Osteomyelitis is the inflammation of the bone and marrow, typically caused by infection. Despite much study on adult osteomyelitis, the wide range of presentations and the complex diagnostic and management issues have made this a “hot topic” with many unanswered questions.
The origin of infection can be used to categorize osteomyelitis. The route of infection may be (1) hematogenous, (2) contiguous from an adjacent site of infection, or (3) secondary to direct inoculation.
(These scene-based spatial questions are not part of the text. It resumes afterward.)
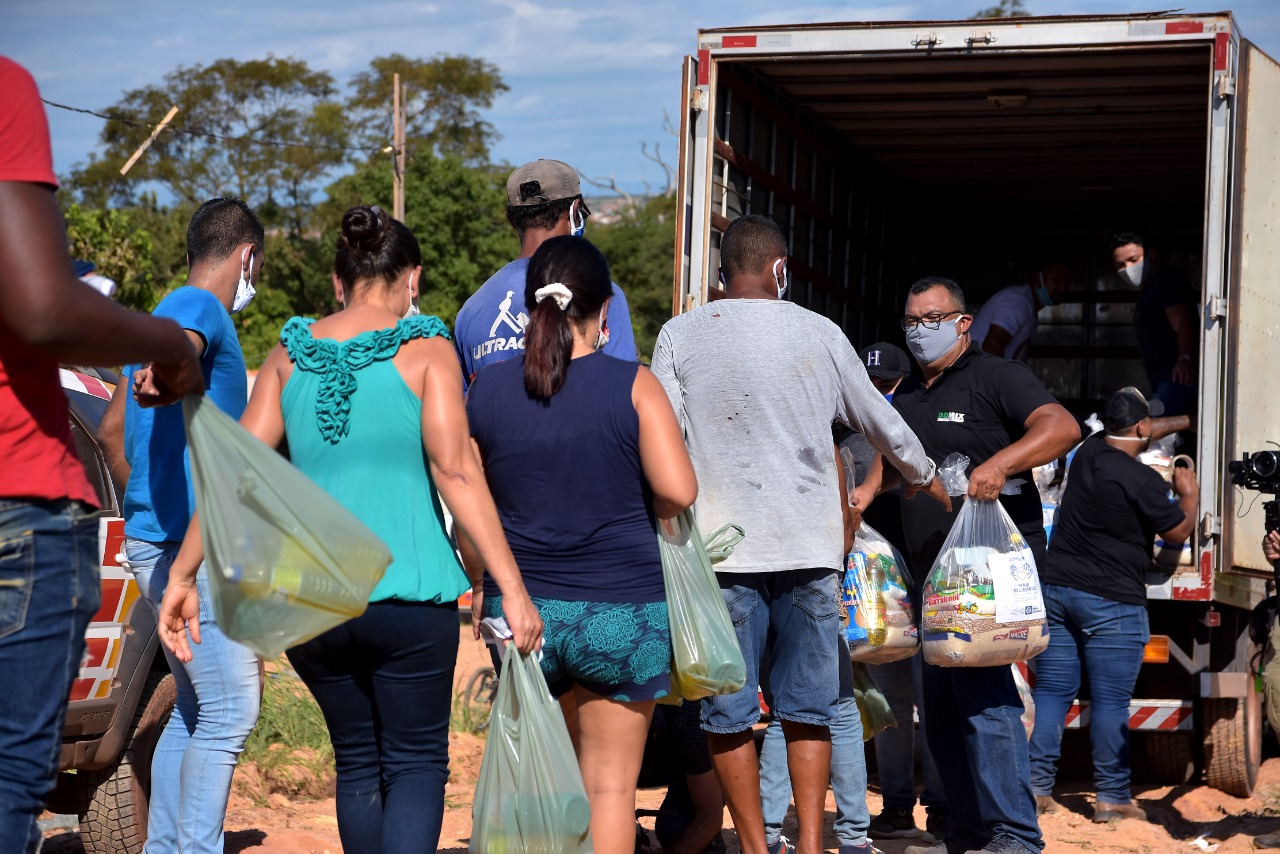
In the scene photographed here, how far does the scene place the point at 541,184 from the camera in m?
4.17

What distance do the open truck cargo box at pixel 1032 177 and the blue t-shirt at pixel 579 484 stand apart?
3.43 m

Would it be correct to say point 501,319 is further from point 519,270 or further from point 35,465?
point 35,465

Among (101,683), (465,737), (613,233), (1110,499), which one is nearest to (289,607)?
(101,683)

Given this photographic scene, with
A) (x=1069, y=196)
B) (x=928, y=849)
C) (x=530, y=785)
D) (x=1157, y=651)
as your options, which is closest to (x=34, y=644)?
(x=530, y=785)

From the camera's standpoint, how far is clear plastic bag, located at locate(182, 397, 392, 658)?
263 cm

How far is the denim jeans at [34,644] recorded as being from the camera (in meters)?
2.13

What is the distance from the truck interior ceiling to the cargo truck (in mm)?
23

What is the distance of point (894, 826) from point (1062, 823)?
1062 millimetres

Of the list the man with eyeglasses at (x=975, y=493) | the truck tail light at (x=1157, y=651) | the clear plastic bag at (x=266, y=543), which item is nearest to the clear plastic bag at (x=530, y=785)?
the clear plastic bag at (x=266, y=543)

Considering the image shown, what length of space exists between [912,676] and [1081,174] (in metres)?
6.39

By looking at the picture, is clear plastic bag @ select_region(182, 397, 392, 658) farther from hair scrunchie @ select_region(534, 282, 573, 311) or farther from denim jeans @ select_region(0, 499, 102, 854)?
hair scrunchie @ select_region(534, 282, 573, 311)

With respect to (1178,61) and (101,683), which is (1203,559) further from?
(101,683)

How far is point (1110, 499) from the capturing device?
6.16 meters

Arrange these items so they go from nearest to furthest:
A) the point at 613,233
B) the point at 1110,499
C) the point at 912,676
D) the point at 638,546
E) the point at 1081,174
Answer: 1. the point at 638,546
2. the point at 912,676
3. the point at 1110,499
4. the point at 1081,174
5. the point at 613,233
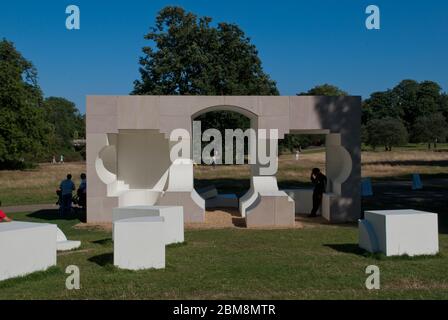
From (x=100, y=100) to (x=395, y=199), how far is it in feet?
41.9

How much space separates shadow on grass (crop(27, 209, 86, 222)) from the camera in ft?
53.6

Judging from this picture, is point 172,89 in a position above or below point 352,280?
above

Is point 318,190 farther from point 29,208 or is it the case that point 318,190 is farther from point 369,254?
point 29,208

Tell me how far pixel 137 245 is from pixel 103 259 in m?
1.26

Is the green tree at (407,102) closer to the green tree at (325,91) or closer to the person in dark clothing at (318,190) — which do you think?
the green tree at (325,91)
Osteomyelitis can also be described as acute or chronic. Acute osteomyelitis implies a newly recognized infection. Chronic osteomyelitis suggests relapsing or untreated disease, or the presence of inert substrate for bacterial attachment that makes the infection refractory to antibiotics alone. Possible inert substrates include sequestrum, defined as necrotic bone resulting from ischemia caused by suppurative build-up, as well as prosthetic devices and other foreign bodies. Other pathologic findings of chronic osteomyelitis may include draining sinuses and formation of reactive bone, called involcrum.
Familiarity with the common pathogens in different types of osteomyelitis is important to direct empiric antibiotic therapy when culture results are not yet available. In approximately 50% of cases, no organism is isolated, and treatment must be directed against anticipated pathogens.
Among most types of osteomyelitis, Staphylococcus aureus (methicillin-susceptible or -resistant) is the microorganism most frequently isolated. Other types of bacteria, as well as fungi, have been associated with specific patient populations or clinical syndromes. Infections associated with prosthetic joints are typically caused by S. aureus or coagulase-negative staphylococci. Osteomyelitis due to diabetic foot infections is often polymicrobial, with aerobic and anaerobic bacteria. Osteomyelitis in intravenous drug abusers is commonly associated with staphylococci, gram-negative rods, or Candida species. Mycobacterium tuberculosis may cause osteomyelitis and typically affects the axial skeleton in adults (Pott’s disease). Pathogens related to specific exposures such as bites or animal contact, as well as the endemic mycoses (for example, blastomycosis and coccidioidomycosis) may also cause osteomyelitis in exposed individuals.